**Study text**
Note that during the fitting process, it is common for the inverse of the covariance matrix \(\Sigma\) to have already been calculated (not factoring in lost degrees of freedom) if inverse variance was included as a weighting factor for the fit. If so, it should be passed in as amat (\(A\)), and the final covariance is simply given by:

\[\Sigma^{-1} = \frac{N}{N - M}A^{-1}\]

If amat was not calculated, it should be supplied as an array of shape (0, 0) (because numba).

Parameters:
amatnumpy.ndarray (n_terms, n_terms)

The matrix A as described above. If the shape of amat is set to (0, 0), it will be calculated using the error, weights, and phi terms. This should only be done if A was weighted by both error and weights.

phinumpy.ndarray (n_terms, N)

The polynomial terms for each of the N data samples.

errornumpy.ndarray (N,)

The 1-sigma errors.

weightsnumpy.ndarray (N,)

The weighting factor applied to each sample when determining the least squares solution of the fit. Note that this must not factor in any error based weighting. Therefore, in the case of the resampling algorithm, it should refer to the distance weighting factor of each sample from the resampling point, or an array of ones (np.ones(N)) if distance weighting was not applied.

rankint or float, optional

The matrix rank of amat, optionally passed in for speed if pre-calculated.

Returns:
inverse_covariancenumpy.ndarray (nterms, nterms)

The covariance matrix inverse of fit coefficients.

grig.resample_utils.derivative_mscp(coefficients, phi_samples, derivative_map, sample_weights)[source]

Return the weighted mean-square-cross-product (mscp) of sample derivatives.

Given a polynomial equation of the form:

\[f(\Phi) = c \cdot \Phi\]

The derivative is calculated as:

\[\frac{\partial f}{\partial X_k} = \sum_{m=1}^{M} {h_{k, 0, m} \cdot c_{h_{k, 1, m}} \cdot \Phi_{h_{k, 2, m}}}\]

for an equation of \(M\) terms at the coordinate \(X\) in dimension \(k\), where \(h\) is the derivative_map and \(c\) are the coefficients. Please see polynomial_derivative_map() for a more complete description of the derivative calculation.

One the derivatives (\(g = \frac{df}{dX}\)) are calculated for all samples, they are averaged, and the cross-product is returned as:

\[\bar{g}^2 = \frac{1}{tr(W W^T)} g^T W W^T g\]

where \(W = diag(\text{weights})\).

**Exercise 1**
Sum up the resampling utilities documentation in two sentences.
**Exercise 2**
Resume the resampling utilities documentation after its last sentence.
The data that comes after this text is separate material.

**Supplied data**
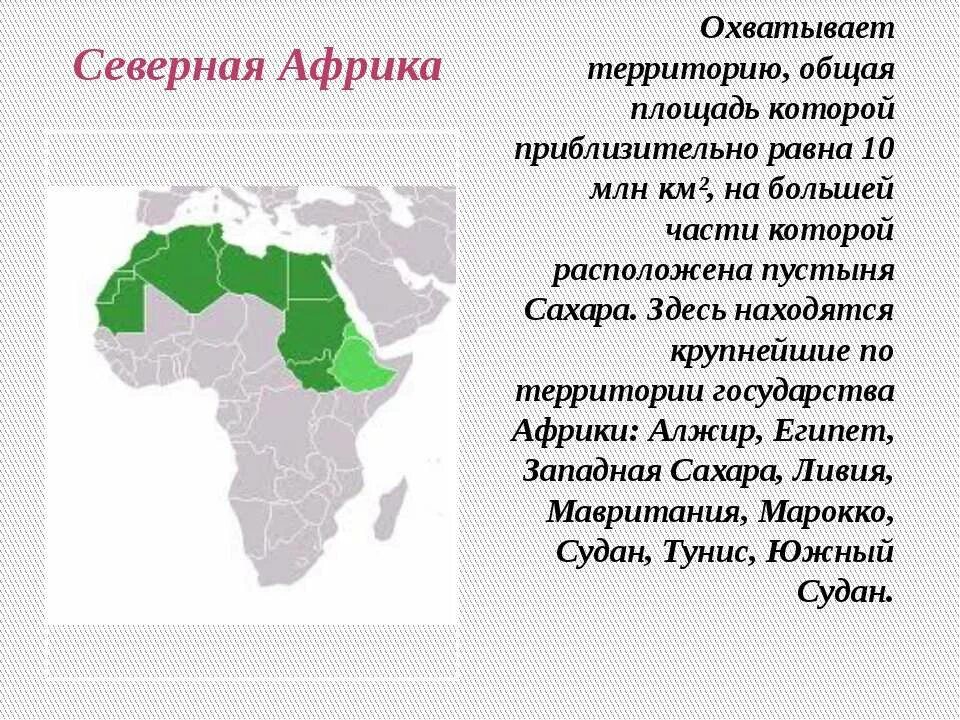 Северная Африка

Охватывает территорию, общая площадь которой приблизительно равна 10 млн км², на большей части которой расположена пустыня Сахара. Здесь находятся крупнейшие по территории государства Африки: Алжир, Египет, Западная Сахара, Ливия, Мавритания, Марокко, Судан, Тунис, Южный Судан.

**Answer section 1**
The first part explains that the inverse covariance matrix of fit coefficients is derived from a matrix A (amat), which can be passed in if it was already calculated during fitting or supplied with shape (0, 0) so that it is computed from the error, weights, and phi terms. The derivative_mscp function returns the weighted mean-square-cross-product of sample derivatives, which are calculated from the derivative map and coefficients for all samples and then averaged before the cross-product is returned.

**Answer section 2**
For example, for polynomial fit of 2-dimensional data \(f(x, y)\), the returned matrix will be:

\[\begin{split}\bar{g}^2 = \begin{bmatrix} \frac{\partial f}{\partial x} \frac{\partial f}{\partial x} & \frac{\partial f}{\partial x} \frac{\partial f}{\partial y} \\ \frac{\partial f}{\partial y} \frac{\partial f}{\partial x} & \frac{\partial f}{\partial y} \frac{\partial f}{\partial y} \end{bmatrix}\end{split}\]
Parameters:
coefficientsnumpy.ndarray (n_terms,)

The coefficients of a polynomial fit for each term.

phi_samplesnumpy.ndarray (n_terms, n_samples)

The polynomial terms of the sample coordinates. Please see polynomial_exponents() for a description of this variable.

derivative_mapnumpy.ndarray

An array of shape (n_dimensions, 3, n_valid_terms). Please see polynomial_derivative_map() for an explanation of this variable.

sample_weightsnumpy.ndarray (n_samples,)

The weighting to apply to each sample when determining the weighted mean (as a multiplier).

Returns:
mscpnumpy.ndarray (n_dimensions, n_dimensions)

An array where sscp[i, j] = derivative[i] * derivative[j]. where derivative is the weighted mean derivatives over all samples.

grig.resample_utils.distribution_variances(coordinates, mean=None, covariance=None, mask=None, sigma_inv=None, dof=1)[source]

Return variance at each coordinate based on coordinate distribution.

Given a normal sample distribution \(X\), returns the variance at each sample coordinate. For example, consider a population of zero mean (\(\bar{X} = 0\)) and a standard deviation of one (\(\sigma = 1\)). Samples located at \(\bar{X} \pm \sigma\) will return a variance of 1, while samples located at \(\bar{X} \pm 2\sigma\) will return a variance of 4.

By default, the distribution variance is derived using coordinate_covariance(), and the sample mean is derived using coordinate_mean() assuming the loss of 1 degree of freedom. However, the expected value (\(E[X]\)) may be supplied with the mean optional parameter along with the covariance, and the number of lost degrees of freedom (dof).

Parameters:
coordinatesnumpy.ndarray (n_dimensions, n_samples)

The coordinates of the sample distribution.

meannumpy.ndarray (n_dimensions,), optional

The expected mean value of the distribution.

covariancenumpy.ndarray (n_dimensions, n_dimensions), optional

The covariance matrix (if known) for the sample distribution.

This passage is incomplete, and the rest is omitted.